Consignas del ejercicio:
(A) En el texto sobre la corrupción en la Argentina, ¿cuánto tiempo atrás inició el país la nueva etapa institucional?
(B) Reescriba como lista el párrafo del texto sobre la corrupción en la Argentina que empieza con "Esa enfermedad institucional", conservando sus datos principales.
(C) Indique si cada enunciado concuerda con el texto sobre la corrupción en la Argentina y cite las palabras del texto que lo deciden: (i) la corrupción se limita a los poderes del Estado; (ii) la cultura mafiosa se basa en la violencia; (iii) en la mayoría de los casos, las tramas de corrupción tienen como protagonistas a integrantes de la clase política que condujo recientemente el país.

Texto para análisis:
⁂
Los argentinos observamos con asombro cómo los hechos de corrupción salen periódicamente a la luz, repercutiendo generalmente con fuerza por tratarse, en la mayoría de los casos, de tramas que tienen como protagonistas a los integrantes de la clase política que condujo recientemente los destinos del país.
La nueva etapa institucional que la Argentina inició hace nueve meses se basó en claras propuestas a la ciudadanía que proponían combatir a las mafias, responsables en superlativa medida de la corruptela enquistada no sólo en los poderes del Estado sino que baja, por añadidura, hacia las distintas capas sociales.
Esa enfermedad institucional de la corrupción consolidada en la última década no fue otra cosa que la culminación de años de gestación con ausencia de un Estado eficiente. Por tibieza política en algunos casos y complicidad demostrada por la Justicia en la mayoría, en la Argentina se ha ido consolidando, en la forma silenciosa que requieren sus ideólogos, una cultura mafiosa basada en la violencia y sostenida por la coima y el amparo de la acción delictiva en general.
⁂
Extractos de datos:
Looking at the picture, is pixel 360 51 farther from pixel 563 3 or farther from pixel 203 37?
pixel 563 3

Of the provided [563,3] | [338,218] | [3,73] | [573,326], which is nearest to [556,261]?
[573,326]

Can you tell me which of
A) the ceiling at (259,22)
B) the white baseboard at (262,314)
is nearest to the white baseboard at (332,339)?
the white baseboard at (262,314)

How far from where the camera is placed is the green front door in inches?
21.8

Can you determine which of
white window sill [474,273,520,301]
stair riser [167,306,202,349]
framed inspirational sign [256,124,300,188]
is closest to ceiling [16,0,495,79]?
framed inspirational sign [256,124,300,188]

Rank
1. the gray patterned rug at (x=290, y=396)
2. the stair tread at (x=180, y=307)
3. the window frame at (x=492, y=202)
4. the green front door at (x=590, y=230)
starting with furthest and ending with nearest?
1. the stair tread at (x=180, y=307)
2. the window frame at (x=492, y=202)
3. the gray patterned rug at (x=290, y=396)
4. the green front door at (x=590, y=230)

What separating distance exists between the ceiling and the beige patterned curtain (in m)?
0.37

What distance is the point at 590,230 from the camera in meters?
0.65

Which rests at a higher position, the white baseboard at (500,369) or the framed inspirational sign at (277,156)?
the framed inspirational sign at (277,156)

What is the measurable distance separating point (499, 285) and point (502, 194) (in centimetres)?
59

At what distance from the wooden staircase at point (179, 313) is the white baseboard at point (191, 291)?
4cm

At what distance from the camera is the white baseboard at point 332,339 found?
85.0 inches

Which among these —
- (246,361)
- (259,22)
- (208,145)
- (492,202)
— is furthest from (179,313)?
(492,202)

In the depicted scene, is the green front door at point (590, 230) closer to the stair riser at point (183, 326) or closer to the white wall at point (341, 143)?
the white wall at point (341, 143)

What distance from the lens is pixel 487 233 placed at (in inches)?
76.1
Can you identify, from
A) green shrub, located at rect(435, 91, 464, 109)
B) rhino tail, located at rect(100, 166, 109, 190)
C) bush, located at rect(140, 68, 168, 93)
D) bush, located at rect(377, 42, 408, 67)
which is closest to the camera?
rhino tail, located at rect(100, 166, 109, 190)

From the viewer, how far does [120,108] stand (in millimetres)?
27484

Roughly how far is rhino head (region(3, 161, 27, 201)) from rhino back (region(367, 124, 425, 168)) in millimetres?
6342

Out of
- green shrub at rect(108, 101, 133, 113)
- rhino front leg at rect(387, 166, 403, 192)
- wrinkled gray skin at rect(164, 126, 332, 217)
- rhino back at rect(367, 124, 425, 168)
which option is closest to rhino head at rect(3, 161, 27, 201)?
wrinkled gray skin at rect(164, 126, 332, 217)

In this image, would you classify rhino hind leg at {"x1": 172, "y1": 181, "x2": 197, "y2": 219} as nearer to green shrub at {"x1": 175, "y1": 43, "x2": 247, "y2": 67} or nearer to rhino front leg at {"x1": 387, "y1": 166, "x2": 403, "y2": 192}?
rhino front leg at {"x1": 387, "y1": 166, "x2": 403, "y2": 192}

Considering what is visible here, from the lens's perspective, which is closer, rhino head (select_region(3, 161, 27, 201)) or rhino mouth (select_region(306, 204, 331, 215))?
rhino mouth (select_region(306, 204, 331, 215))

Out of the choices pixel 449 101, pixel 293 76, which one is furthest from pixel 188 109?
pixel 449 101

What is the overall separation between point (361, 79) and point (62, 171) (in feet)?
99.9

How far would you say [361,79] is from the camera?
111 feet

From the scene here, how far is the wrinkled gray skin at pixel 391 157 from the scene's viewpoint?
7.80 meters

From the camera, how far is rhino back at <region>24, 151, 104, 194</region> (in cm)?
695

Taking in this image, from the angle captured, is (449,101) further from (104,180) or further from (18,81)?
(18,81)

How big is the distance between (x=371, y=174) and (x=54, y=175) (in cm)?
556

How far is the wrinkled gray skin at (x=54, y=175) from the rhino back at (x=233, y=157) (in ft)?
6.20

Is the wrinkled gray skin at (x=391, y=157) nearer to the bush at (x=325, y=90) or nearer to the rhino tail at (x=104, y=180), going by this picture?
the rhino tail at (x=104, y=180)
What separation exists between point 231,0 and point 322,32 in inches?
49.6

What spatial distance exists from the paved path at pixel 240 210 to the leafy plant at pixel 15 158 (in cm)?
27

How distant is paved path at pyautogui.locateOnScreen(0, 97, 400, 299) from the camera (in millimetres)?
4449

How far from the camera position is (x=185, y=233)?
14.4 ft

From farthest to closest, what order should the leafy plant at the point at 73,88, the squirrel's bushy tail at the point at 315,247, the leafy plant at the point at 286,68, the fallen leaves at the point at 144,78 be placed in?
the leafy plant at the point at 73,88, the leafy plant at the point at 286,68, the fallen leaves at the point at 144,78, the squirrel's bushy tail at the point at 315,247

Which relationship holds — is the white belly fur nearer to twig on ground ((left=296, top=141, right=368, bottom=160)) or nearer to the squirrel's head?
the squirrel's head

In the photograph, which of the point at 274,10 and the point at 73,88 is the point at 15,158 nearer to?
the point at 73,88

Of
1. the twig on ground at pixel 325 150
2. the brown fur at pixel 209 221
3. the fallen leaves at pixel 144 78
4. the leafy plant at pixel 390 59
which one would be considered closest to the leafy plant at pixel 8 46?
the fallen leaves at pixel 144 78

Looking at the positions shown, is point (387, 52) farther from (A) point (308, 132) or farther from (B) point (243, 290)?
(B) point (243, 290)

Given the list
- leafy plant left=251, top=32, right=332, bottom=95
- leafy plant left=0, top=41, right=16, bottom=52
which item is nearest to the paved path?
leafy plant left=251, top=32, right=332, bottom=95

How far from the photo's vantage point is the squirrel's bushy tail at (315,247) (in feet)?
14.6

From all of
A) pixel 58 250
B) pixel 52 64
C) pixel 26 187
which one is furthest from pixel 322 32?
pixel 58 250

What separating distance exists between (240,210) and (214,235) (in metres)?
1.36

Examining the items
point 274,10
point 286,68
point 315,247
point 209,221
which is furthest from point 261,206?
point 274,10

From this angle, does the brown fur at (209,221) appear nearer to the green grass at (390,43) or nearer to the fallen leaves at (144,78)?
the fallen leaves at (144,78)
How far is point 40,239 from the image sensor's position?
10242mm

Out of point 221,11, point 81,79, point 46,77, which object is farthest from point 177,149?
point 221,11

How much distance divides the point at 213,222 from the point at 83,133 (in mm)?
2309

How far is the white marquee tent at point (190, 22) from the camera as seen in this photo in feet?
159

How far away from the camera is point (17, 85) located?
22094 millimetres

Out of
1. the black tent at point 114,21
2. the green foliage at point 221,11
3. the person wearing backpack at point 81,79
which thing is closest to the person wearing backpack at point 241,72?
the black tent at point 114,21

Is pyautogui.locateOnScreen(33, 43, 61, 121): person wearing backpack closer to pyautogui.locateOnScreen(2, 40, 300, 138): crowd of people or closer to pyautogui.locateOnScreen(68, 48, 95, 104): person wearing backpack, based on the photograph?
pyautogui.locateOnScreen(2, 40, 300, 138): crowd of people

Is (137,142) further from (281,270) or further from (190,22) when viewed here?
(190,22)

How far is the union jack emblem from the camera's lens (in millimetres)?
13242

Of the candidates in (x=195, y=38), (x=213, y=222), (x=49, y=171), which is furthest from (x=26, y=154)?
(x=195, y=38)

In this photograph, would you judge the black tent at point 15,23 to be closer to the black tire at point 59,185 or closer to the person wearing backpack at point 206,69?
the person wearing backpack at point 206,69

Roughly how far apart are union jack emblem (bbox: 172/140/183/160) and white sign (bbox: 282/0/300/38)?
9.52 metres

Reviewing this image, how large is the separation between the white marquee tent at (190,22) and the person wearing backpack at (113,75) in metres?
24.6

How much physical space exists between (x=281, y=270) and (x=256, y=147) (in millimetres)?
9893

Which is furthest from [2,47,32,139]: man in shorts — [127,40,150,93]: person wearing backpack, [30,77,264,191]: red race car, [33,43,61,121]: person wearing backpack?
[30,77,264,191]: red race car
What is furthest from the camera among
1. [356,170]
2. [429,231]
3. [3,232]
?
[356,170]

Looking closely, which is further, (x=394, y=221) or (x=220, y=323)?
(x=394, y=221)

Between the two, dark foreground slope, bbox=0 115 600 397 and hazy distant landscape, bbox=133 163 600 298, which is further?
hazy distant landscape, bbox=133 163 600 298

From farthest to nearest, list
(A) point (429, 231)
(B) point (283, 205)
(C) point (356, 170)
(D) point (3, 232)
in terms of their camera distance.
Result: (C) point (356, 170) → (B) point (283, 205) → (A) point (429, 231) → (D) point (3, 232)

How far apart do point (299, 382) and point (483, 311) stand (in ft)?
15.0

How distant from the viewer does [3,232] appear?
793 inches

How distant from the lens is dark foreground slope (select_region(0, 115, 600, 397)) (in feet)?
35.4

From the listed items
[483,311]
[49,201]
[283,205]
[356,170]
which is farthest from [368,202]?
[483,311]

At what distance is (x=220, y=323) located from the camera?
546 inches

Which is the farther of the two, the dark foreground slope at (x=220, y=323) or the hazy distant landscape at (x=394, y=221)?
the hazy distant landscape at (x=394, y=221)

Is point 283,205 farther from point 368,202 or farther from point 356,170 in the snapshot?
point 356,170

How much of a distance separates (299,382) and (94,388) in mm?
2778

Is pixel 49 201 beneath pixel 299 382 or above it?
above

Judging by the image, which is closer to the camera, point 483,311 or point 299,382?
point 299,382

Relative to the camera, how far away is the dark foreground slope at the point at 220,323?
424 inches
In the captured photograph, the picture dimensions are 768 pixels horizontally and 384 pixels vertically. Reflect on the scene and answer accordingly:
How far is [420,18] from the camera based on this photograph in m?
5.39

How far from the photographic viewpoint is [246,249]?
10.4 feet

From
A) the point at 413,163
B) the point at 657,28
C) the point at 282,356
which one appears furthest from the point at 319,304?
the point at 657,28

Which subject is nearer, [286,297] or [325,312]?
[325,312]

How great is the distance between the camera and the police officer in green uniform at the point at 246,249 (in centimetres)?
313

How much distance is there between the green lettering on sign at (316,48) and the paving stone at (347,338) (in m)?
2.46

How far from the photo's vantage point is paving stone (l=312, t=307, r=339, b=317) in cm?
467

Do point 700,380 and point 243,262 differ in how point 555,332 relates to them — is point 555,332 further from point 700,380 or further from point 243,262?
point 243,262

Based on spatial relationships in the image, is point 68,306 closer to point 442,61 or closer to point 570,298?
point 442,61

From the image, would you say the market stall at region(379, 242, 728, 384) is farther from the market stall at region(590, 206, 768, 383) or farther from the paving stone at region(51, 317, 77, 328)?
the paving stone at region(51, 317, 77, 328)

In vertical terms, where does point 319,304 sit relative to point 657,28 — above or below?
⁂
Respuestas de la actividad:
(A) Hace nueve meses.

(B)
- La corrupción, consolidada en la última década, fue la culminación de años de gestación sin un Estado eficiente.
- Contribuyeron la tibieza política en algunos casos y la complicidad de la Justicia en la mayoría.
- Así se consolidó en la Argentina, de forma silenciosa, una cultura mafiosa.
- Esa cultura se basa en la violencia y se sostiene con la coima y el amparo de la acción delictiva en general.

(C)
(i) No: "no sólo en los poderes del Estado sino que baja, por añadidura, hacia las distintas capas sociales".
(ii) Sí: "una cultura mafiosa basada en la violencia".
(iii) Sí: "tramas que tienen como protagonistas a los integrantes de la clase política que condujo recientemente los destinos del país".